Have one's view of the important overshadowed by the trivial: chronic progressive external ophthalmoplegia combined with unilateral facial nerve injury: a case report and literature review

Abstract

Chronic progressive external ophthalmoplegia (CPEO) is a mitochondrial encephalomyopathy that is characterized by progressive ptosis and impaired ocular motility. Owing to its nonspecific clinical manifestations, CPEO is often misdiagnosed as other conditions. Herein, we present the case of a 34-year-old woman who primarily presented with incomplete left eyelid closure and limited bilateral eye movements. During the 6-year disease course, she was diagnosed with myasthenia gravis and cranial polyneuritis. Finally, skeletal muscle tissue biopsy confirmed the diagnosis. Biopsy revealed pathological changes in mitochondrial myopathy. Furthermore, mitochondrial gene testing of the skeletal muscle revealed a single chrmM:8469-13447 deletion. In addition, we summarized the findings of 26 patients with CPEO/Kearns-Sayre syndrome who were misdiagnosed with other diseases owing to ocular symptoms. In conclusion, we reported a rare clinical case and emphasized the symptomatic diversity of CPEO. Furthermore, we provided a brief review of the diagnosis and differential diagnosis of the disease.

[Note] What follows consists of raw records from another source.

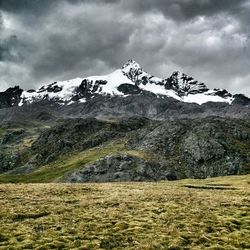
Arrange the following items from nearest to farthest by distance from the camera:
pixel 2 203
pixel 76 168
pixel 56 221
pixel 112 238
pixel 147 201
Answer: pixel 112 238, pixel 56 221, pixel 2 203, pixel 147 201, pixel 76 168

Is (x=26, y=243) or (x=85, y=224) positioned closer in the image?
(x=26, y=243)

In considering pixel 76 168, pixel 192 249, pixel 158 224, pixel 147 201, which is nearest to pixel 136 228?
pixel 158 224

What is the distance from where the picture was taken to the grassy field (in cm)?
2823

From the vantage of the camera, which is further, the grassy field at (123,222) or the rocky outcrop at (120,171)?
the rocky outcrop at (120,171)

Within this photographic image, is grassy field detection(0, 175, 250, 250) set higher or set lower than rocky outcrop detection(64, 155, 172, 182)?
lower

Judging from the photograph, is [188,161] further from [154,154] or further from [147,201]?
[147,201]

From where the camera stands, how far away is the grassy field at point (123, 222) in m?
28.2

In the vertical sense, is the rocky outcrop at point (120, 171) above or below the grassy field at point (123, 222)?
above

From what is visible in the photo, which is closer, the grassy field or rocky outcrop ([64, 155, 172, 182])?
the grassy field

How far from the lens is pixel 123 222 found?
113 ft

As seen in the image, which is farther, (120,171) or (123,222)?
(120,171)

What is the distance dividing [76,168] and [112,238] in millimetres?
159977

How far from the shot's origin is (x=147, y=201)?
155ft

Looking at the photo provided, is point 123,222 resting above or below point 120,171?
below
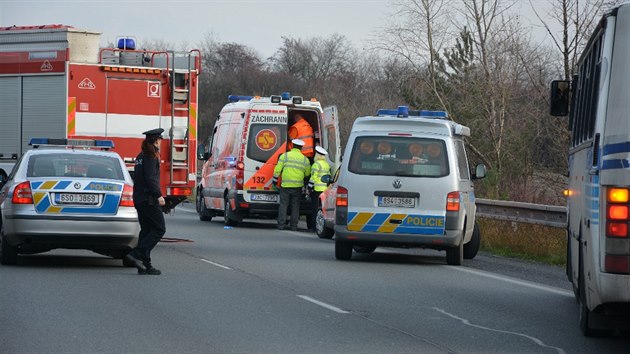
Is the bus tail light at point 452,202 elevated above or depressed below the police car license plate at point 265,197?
above

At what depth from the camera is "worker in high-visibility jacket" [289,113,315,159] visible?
2622cm

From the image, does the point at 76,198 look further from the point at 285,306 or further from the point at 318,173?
the point at 318,173

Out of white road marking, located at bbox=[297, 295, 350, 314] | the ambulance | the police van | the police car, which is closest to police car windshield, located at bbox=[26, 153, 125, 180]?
the police car

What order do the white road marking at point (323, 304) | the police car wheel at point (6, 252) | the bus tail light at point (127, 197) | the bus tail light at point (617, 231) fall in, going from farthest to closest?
the bus tail light at point (127, 197)
the police car wheel at point (6, 252)
the white road marking at point (323, 304)
the bus tail light at point (617, 231)

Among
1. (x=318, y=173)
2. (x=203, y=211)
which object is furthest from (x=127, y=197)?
(x=203, y=211)

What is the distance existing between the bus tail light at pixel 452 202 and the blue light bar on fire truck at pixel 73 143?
15.6 feet

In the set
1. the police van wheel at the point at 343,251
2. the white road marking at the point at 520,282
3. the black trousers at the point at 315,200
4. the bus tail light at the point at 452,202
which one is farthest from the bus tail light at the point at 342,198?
the black trousers at the point at 315,200

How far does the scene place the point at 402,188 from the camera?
16859 millimetres

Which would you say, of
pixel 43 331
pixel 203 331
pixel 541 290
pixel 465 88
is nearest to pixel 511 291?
pixel 541 290

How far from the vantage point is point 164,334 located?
386 inches

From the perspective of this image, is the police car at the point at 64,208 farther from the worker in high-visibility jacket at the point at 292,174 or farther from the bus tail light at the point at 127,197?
the worker in high-visibility jacket at the point at 292,174

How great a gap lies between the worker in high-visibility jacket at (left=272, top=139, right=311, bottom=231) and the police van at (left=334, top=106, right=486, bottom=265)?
7743 millimetres

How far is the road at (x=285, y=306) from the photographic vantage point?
31.2ft

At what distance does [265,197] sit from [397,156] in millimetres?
9081
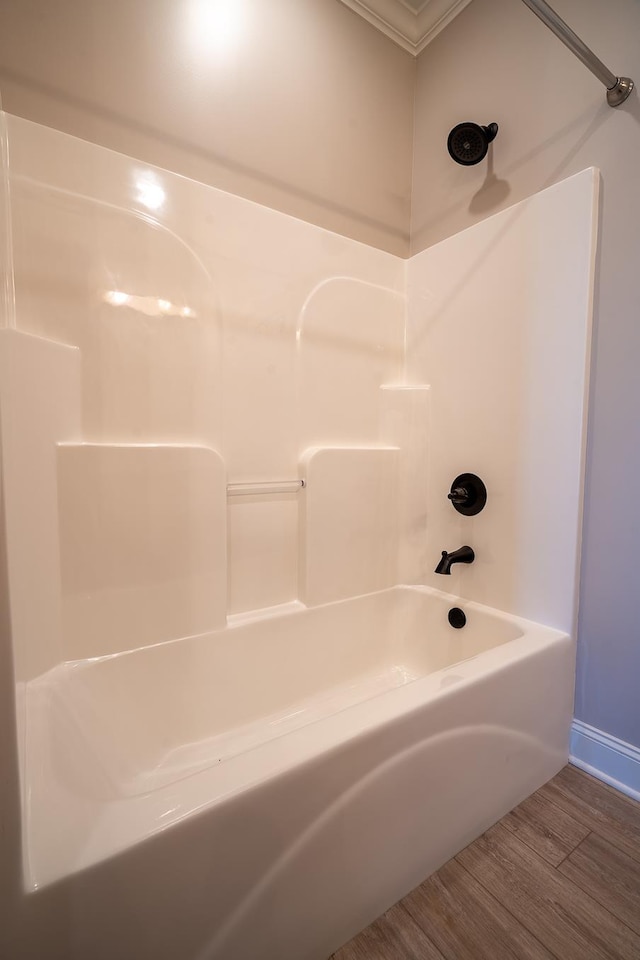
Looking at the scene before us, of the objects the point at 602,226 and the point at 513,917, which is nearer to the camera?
the point at 513,917

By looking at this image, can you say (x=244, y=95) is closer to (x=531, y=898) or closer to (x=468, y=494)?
(x=468, y=494)

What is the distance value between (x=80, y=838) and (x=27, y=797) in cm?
14

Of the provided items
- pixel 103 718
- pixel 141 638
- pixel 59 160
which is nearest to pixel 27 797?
pixel 103 718

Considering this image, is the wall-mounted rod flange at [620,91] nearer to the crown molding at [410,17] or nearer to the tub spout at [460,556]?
the crown molding at [410,17]

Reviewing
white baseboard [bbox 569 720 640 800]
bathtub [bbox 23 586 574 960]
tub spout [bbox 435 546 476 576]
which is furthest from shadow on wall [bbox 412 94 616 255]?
white baseboard [bbox 569 720 640 800]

Keywords: case report; chronic progressive external ophthalmoplegia; genetic testing; misdiagnosis; muscle biopsy.

Figure 1

(A) Hematoxylin and eosin (HE) staining; (B) Modified Gömöri trichrome (MGT) staining; (C) Succinate dehydrogenase (SDH) staining; and (D) Cytochrome c oxidase (COX) staining. (A) HE staining revealed different muscle fiber sizes and scattered atrophic muscle fibers. (B) MGT staining revealed a few ragged-red fibers. (C) SDH staining revealed scattered ragged-blue fibers. (D) COX staining revealed several scattered negative muscle fibers.

Figure 2

Triangular muscle mitochondrial gene testing. A single deletion (chrmM:8469-13447, arrow) was observed in the mitochondrial gene.